2. La construction des États-nations maghrébins

Il faut reconnaître que chacun avait fort à faire chez soi, et d’abord l’Algérie, qui sortait exangue de huit années de guerre. Pendant quelques années, le nationalisme va donc l’emporter sur toute autre forme de solidarité.

Les nationalistes algériens étaient persuadés qu’ils étaient les radicaux du Maghreb. Mais, à mesure que les nationalismes d’État vont se renforcer, les tendances à l’hégémonie vont se développer chez ceux qui sont les mieux placés.

La guerre de libération nationale algérienne avait peu à peu servi de symbole et de catalyseur de cet esprit de solidarité tiers-mondiste que Bandung inaugura. Mais cette dimension se traduisit assez rapidement par des partitions en groupes différenciés sur des critères politiques, et l’Algérie ne se trouvait pas toujours dans les mêmes alliances que le Maroc et la Tunisie. Ainsi, lors de la création de l’O.U.A. en mai 1963, le Maroc bouda la réunion (sans doute à cause de la présence de la Mauritanie). L’Algérie y inaugura une politique de «guide du Tiers Monde» qui allait perdurer jusqu’à la conférence des Non-Alignés, à Alger, en 1973 et même à travers les propositions de Boumediène à l’O.N.U. lors des sessions extraordinaires de 1974 et 1975.

Mais, en 1963, sous l’impulsion de Ben Bella – devenu, grâce à son charisme, une sorte de «Castro du monde arabe», alors que le leadership dans cette région était tout entier occupé par Nasser – l’Algérie obtenait l’une des décisions les plus importantes pour l’avenir de l’Afrique: le principe du gel des frontières léguées par le colonisateur. Certes c’était sans doute la moins mauvaise des solutions face aux risques d’éclatement qui menaçaient de nombreux États du continent arbitrairement découpés par les colonisateurs. Mais, au Maghreb, cette décision devait bloquer pendant deux décennies les progrès d’une éventuelle unification et déclencher, dès octobre de cette même année 1963, la première guerre algéro-marocaine.

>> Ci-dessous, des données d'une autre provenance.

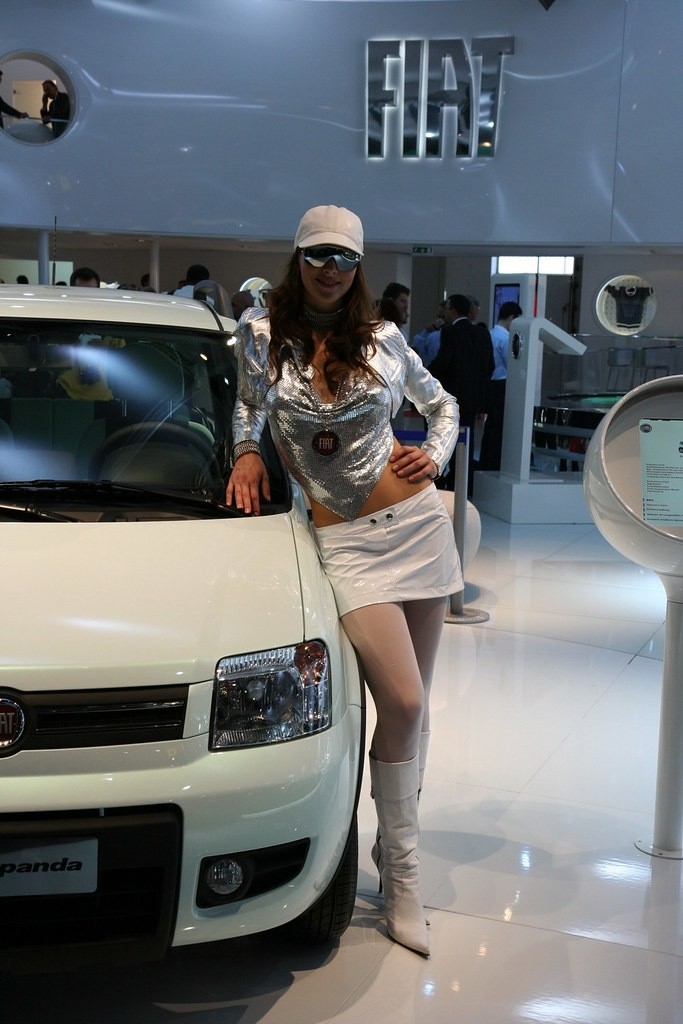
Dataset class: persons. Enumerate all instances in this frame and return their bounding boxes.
[0,263,522,516]
[226,205,460,954]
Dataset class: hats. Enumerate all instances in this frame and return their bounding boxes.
[293,205,365,256]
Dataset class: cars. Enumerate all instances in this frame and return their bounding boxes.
[0,278,368,979]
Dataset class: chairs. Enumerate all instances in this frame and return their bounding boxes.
[75,341,215,479]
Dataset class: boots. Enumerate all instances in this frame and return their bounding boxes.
[371,729,431,925]
[368,747,431,955]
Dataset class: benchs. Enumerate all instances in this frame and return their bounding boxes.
[0,398,53,451]
[53,399,206,457]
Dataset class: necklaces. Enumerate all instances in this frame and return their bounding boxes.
[305,364,345,456]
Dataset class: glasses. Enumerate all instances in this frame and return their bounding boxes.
[298,245,362,272]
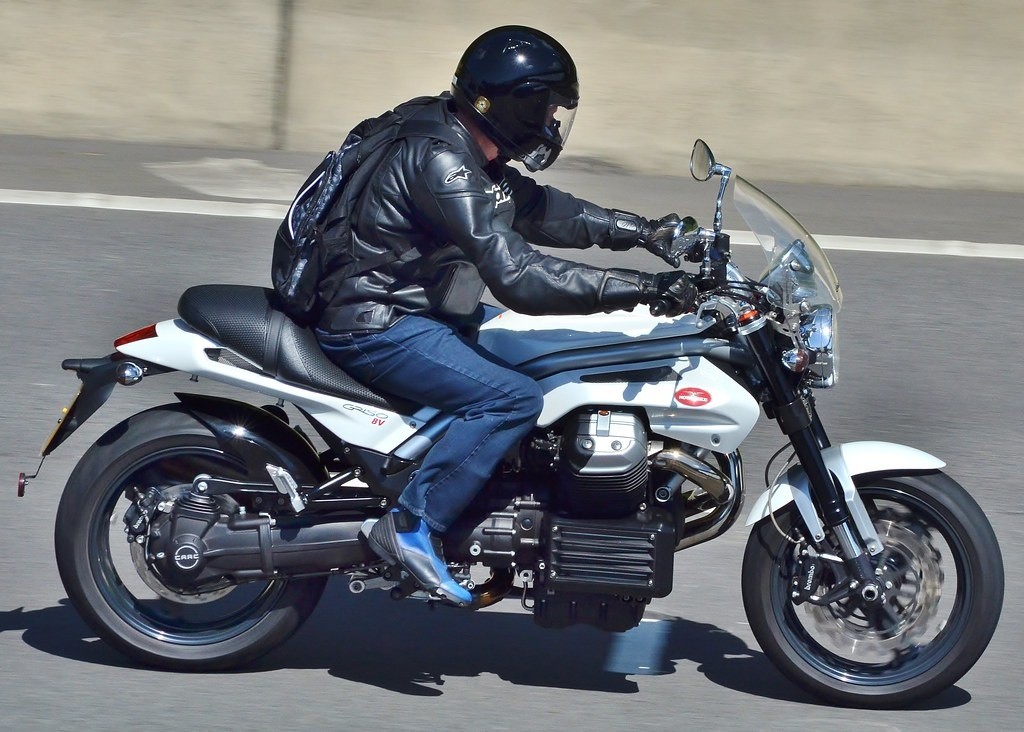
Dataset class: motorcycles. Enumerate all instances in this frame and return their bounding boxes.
[16,138,1007,713]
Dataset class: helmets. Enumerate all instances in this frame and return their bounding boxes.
[450,25,579,173]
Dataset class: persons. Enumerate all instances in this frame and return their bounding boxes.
[315,24,701,608]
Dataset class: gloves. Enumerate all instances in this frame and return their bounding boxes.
[605,208,706,269]
[597,267,698,317]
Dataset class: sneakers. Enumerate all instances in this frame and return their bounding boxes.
[367,504,472,609]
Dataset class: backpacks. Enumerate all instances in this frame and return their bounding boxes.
[271,96,483,314]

Sur le plan politique, les régimes des cinq États maghrébins sont beaucoup plus différenciés que ne le laisseraient a priori supposer les tendances unitaristes. Mais la science politique, l’anthropologie et la «maghrébologie» contemporaines n’apportent guère d’explications convaincantes aux causes de cette diversification: plus que partout ailleurs le comparatisme conduit à des impasses; comme le souligne le professeur Jean Leca, les résultats proposés par les travaux de la dernière décennie sur le Maghreb oscillent entre de vastes tableaux d’ensemble pauvres en informations précises et des études ponctuelles riches mais sans perspectives globales. Des chercheurs ont cru qu’il existait peut-être un modèle arabo-musulman. Mais il paraît assez difficile de proposer une typologie, un modèle maghrébin de système politique. La seule conviction que l’on puisse tirer de l’observation est bien que le nationalisme s’est renforcé au fur et à mesure que la dépendance économique (et culturelle) engendrait une demande d’identité et de légitimité culturelles propres. Voilà pourquoi nous croyons, contre la trivialité économiciste à la mode, que là se trouve la cause principale du succès de la vague islamiste; l’Islam nous paraît être actuellement la seule réponse pertinente aux dégâts causés par une modernisation allogène et – volens nolens – le seul facteur dynamique d’une éventuelle unification du Maghreb. Cette évolution risque pourtant d’entraîner l’Afrique du Nord vers un Orient instable en brisant les États-nations. De récents événements démontrent en effet qu’aucun de ces États n’est à l’abri de la violence de masse, même pas l’Algérie. Ce pays a pourtant assuré la succession du président Boumediène sans la cascade de révolutions de palais qui semble caractériser le sous-développement politique, dont l’autre trait est constitué par la personnalité extrême du pouvoir.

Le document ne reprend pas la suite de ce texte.